"Sometimes I overstate for emphasis"
Part of an exchange between National Press Club President Tammy Lytle and U.S. Defense Secretary Donald Rumsfeld from seven days ago:
Lytle: On March 30th you said, referring to Iraqi weapons of mass destruction, quote, "We know where they are." Do you know where they are now? And will they be found?
Rumsfeld: When you quote me, as opposed to somebody else, I do remember the context. And in that instance, we had been in the country for about 15 seconds; sometimes I overstate for emphasis. The truth is, we'd been there about two weeks. And the forces were fighting up from the south -- maybe three weeks -- fighting up from the south, heading towards Baghdad. And we were besieged with questions: "You haven't found any weapons of mass destruction yet. Why not?" And I said, very simply: Because all of our information is that they are in the -- more -- closer to Baghdad, in the area from Baghdad north, and we were not physically on the ground in that area at the present time.
What we had, as Secretary Powell told the United Nations, is a long list of suspect sites. And they were sites that the inspectors had been in the process of looking at when they concluded that the inspection process really wasn't working, because of lack of cooperation on the part of Saddam Hussein's regime. And I said, "We know they're in that area." I should have said, "I believe we're in that area. Our intelligence tells us they're in that area," and that was our best judgment. And we were being pressed to find them while the war was still in its earliest, earliest days. And it seemed to me a somewhat unrealistic expectation.
And needless to say, here we are now, the major conflict ended May 1st. It's now September 10th. And the process is still going on. We've got hundreds and hundreds of people there under the leadership of Mr. David Kay, a former U.N. inspector, and they are proceeding in an orderly way, interviewing and interrogating people.
It was always pretty clear, to me, at least, that we were unlikely to just find something or discover something by going out and looking. It had to be because somebody told us where to look. And so, it's the interrogation process that is what's taking place, and that information is being accumulated, and they will make an interim report at some point, and then a final report at some point, and we'll have the outcome of it. But that is the -- I think the date on that was well before May 1st.
Lytle: But you do believe that they will be found at some point?
Rumsfeld: I do. I think that the U.S. intelligence and the intelligence services of the other countries were never perfect, and it was a closed society, but sufficiently good that we'll find the kind of evidence of programs that Secretary Powell presented to the United Nations.
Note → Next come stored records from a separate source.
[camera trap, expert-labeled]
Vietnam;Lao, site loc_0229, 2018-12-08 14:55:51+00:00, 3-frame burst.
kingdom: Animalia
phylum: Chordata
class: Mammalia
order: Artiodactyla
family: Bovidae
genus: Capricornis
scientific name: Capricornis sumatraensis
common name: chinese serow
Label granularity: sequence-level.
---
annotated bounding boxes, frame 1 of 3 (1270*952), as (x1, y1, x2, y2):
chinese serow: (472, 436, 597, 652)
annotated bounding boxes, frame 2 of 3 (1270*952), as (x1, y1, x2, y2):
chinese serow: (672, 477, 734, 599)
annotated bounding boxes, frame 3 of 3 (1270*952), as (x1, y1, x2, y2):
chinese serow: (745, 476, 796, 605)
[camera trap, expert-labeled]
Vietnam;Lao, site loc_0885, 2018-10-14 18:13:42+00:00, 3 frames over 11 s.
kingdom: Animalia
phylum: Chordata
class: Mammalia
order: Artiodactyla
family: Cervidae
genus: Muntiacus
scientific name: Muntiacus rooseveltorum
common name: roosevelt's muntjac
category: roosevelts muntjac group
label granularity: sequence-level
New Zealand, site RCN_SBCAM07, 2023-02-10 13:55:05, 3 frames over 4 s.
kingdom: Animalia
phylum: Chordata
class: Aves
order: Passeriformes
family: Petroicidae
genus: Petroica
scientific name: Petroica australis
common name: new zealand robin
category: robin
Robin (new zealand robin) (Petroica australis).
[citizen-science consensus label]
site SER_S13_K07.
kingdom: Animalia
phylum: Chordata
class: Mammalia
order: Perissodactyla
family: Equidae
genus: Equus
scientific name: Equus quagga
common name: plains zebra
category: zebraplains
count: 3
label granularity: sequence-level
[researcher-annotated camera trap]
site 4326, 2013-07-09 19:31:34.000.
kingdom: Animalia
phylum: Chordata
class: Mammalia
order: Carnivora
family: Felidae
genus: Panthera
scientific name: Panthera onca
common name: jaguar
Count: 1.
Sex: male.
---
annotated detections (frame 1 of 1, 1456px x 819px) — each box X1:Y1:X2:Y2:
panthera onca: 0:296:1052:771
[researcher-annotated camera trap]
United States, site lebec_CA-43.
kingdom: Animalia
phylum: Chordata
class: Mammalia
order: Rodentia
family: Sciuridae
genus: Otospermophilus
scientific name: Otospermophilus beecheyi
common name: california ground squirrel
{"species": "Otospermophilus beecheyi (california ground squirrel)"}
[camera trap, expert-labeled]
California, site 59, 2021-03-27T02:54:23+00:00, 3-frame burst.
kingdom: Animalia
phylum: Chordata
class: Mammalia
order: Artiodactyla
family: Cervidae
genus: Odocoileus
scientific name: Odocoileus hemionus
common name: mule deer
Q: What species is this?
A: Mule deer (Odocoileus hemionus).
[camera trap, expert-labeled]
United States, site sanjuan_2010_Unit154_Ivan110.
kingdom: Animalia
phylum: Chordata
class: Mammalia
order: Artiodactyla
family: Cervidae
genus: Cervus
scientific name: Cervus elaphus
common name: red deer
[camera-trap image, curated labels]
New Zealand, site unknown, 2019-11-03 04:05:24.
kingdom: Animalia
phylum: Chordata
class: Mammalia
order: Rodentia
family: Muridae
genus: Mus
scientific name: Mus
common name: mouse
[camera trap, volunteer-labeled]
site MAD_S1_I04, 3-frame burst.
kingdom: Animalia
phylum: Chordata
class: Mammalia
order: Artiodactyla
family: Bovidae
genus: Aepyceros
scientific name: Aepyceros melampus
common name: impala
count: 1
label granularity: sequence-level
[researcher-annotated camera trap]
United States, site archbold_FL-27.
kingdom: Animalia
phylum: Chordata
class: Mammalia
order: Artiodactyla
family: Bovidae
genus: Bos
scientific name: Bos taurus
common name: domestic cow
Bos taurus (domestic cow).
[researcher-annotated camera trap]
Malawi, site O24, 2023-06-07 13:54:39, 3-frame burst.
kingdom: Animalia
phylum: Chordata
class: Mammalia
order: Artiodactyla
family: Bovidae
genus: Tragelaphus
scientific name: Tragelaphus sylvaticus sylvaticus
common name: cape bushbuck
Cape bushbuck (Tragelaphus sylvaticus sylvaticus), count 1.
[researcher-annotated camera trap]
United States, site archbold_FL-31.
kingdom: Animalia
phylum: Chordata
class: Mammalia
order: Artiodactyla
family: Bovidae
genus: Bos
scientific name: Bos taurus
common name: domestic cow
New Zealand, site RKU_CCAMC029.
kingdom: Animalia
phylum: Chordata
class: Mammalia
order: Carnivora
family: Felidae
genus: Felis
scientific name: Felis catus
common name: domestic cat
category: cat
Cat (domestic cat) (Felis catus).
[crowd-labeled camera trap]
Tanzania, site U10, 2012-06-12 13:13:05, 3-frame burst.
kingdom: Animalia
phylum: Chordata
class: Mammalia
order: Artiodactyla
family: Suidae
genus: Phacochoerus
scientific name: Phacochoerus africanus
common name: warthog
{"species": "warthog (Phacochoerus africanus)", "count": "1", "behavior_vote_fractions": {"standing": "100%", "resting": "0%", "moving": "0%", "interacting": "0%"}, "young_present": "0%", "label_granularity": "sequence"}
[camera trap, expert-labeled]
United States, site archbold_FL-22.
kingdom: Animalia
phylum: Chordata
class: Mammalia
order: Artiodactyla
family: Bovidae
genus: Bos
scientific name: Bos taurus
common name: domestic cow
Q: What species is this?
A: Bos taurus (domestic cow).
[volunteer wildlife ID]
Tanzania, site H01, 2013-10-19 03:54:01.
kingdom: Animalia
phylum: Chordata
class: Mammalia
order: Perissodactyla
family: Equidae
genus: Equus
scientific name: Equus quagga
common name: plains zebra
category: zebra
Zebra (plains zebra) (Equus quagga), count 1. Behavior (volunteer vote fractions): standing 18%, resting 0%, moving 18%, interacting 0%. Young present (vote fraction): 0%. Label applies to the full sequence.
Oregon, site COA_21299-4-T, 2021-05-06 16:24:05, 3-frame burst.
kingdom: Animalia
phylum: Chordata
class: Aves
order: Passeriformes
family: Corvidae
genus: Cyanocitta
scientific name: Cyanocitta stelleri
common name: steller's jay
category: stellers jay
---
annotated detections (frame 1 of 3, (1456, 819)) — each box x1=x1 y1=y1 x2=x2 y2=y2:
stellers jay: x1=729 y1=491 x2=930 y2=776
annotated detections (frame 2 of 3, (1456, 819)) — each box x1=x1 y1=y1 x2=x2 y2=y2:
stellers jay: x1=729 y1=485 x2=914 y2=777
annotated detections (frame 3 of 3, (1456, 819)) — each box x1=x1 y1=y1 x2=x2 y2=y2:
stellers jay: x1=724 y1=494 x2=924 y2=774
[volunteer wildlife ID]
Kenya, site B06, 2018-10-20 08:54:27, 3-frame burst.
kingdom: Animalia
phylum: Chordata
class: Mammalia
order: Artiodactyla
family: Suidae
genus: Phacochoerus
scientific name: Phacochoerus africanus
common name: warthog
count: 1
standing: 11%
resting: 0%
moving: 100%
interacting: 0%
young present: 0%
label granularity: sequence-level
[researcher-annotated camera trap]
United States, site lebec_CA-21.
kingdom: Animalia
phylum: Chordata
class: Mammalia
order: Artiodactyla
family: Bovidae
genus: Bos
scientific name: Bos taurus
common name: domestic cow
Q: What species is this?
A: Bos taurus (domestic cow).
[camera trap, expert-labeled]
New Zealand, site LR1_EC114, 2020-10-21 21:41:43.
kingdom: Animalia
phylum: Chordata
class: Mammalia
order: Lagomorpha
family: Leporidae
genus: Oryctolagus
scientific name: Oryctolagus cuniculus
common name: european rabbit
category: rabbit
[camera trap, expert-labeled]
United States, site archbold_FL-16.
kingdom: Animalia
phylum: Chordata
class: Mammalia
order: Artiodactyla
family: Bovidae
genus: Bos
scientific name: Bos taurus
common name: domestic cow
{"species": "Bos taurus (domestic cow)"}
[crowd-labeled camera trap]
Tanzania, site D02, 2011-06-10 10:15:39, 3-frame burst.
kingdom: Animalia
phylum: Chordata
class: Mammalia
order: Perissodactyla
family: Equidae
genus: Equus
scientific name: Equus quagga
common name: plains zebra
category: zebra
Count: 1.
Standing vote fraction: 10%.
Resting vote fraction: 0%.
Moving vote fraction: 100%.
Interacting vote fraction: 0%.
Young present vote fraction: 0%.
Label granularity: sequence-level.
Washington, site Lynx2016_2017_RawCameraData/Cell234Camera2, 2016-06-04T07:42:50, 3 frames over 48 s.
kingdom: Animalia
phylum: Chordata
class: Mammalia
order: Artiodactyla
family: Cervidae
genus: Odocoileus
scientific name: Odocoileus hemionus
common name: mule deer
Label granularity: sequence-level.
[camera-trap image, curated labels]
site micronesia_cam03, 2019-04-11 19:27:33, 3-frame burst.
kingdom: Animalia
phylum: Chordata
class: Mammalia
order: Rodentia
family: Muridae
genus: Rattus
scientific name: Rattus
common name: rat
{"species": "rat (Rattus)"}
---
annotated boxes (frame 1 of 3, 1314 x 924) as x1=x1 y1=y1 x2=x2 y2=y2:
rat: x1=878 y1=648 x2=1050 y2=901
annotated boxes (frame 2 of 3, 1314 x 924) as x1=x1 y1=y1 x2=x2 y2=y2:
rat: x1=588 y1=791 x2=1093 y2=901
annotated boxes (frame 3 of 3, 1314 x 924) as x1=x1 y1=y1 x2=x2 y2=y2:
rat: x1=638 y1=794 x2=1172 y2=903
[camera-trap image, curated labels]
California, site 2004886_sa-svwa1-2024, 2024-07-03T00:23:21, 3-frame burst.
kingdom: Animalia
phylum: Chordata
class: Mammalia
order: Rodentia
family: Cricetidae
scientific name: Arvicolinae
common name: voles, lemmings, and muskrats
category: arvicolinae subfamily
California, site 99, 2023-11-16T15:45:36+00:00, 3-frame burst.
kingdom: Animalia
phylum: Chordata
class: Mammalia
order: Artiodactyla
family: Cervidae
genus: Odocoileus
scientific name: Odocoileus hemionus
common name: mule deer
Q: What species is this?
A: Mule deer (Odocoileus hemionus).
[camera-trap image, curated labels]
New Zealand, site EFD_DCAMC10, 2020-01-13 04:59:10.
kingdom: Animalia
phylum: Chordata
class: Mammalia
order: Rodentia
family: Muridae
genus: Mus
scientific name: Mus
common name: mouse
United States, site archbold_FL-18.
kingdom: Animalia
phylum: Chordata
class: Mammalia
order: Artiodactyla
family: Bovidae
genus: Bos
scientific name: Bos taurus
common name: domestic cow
When Rumsfeld takes questions from reporters he isn't engaging in an artistic exercise; the defense secretary is supposed to be giving honest answers to questions. It isn't an example of an "overstate[ment]" to say you know where something for certain when you in fact don't. It is a lie.
But even beyond that, Rumsfeld's story reveals that Team Bush didn't take the "threat" of weapons of mass destruction seriously. They were "being pressed to find them while the war was still in its earliest, earliest days" because to not find them was assumed to mean that the brave and great and wonderful U.S. military would continue to potentially face a threat from them. Why? Because the Bush Administration said they were a threat, a claim that appears to be false. Either that or the Bush Administration is incompetent.